- [Records]:
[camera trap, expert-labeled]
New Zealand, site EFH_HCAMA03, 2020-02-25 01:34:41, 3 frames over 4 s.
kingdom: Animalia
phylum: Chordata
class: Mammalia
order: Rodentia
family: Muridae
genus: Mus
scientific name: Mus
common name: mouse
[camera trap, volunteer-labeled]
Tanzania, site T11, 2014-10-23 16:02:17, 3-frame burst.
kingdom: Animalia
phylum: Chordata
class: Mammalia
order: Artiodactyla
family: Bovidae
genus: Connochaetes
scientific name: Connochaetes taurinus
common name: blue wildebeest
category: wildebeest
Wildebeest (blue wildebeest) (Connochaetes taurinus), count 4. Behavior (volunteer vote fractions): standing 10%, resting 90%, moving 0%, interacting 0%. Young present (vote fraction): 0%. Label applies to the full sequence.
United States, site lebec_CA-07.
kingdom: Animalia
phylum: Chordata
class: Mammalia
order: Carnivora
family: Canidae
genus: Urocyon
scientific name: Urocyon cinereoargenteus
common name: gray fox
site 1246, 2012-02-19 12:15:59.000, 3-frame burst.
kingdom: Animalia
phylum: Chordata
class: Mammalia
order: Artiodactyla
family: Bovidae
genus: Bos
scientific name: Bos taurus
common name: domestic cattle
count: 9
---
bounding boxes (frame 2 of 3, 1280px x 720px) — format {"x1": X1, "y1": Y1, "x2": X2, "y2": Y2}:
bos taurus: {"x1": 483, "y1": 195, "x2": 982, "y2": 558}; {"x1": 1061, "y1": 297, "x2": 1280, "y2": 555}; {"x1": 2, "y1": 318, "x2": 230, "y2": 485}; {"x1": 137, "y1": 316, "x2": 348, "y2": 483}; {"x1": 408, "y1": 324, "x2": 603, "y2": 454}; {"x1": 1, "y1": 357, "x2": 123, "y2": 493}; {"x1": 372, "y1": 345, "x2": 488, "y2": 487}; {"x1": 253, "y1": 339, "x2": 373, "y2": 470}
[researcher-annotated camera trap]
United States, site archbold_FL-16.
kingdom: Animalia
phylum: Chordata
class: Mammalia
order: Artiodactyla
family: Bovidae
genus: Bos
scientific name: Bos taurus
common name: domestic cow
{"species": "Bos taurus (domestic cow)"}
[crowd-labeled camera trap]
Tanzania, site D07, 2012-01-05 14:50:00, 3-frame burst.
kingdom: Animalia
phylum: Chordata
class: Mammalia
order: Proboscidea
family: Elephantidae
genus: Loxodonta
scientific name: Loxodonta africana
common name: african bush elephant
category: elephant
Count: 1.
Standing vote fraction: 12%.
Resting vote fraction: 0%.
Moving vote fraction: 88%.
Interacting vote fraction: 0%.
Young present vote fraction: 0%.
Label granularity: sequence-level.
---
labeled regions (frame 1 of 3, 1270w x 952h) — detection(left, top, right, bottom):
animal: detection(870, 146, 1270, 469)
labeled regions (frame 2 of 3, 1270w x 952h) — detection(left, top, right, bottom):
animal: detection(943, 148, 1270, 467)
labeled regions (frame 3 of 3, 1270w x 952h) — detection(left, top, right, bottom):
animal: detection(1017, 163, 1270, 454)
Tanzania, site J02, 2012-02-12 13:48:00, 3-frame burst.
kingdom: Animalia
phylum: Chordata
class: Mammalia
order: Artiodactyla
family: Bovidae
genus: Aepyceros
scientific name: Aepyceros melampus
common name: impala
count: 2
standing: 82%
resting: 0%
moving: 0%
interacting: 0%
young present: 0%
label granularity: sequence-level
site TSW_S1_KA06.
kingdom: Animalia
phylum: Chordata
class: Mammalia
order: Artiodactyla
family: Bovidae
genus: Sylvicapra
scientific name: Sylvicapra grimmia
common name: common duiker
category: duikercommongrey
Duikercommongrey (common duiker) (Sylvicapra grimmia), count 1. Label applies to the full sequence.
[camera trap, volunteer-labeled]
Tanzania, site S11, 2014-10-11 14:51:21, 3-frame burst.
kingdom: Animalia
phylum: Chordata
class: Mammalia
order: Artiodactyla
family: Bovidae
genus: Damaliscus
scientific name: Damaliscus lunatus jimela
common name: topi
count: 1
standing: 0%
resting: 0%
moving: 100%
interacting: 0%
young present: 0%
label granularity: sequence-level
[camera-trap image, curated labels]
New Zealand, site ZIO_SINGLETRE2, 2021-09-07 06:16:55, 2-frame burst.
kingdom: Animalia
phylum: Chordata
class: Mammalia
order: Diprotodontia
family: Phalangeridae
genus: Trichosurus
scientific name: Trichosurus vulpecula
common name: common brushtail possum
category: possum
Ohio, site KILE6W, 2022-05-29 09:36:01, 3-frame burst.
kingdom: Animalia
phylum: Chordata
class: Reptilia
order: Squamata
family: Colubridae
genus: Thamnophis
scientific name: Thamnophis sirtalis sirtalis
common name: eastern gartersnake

- [Directions]: Copy out whichever lines of the listing contain the word "Tanzania".

- [Result]:
Tanzania, site T11, 2014-10-23 16:02:17, 3-frame burst.
Tanzania, site D07, 2012-01-05 14:50:00, 3-frame burst.
Tanzania, site J02, 2012-02-12 13:48:00, 3-frame burst.
Tanzania, site S11, 2014-10-11 14:51:21, 3-frame burst.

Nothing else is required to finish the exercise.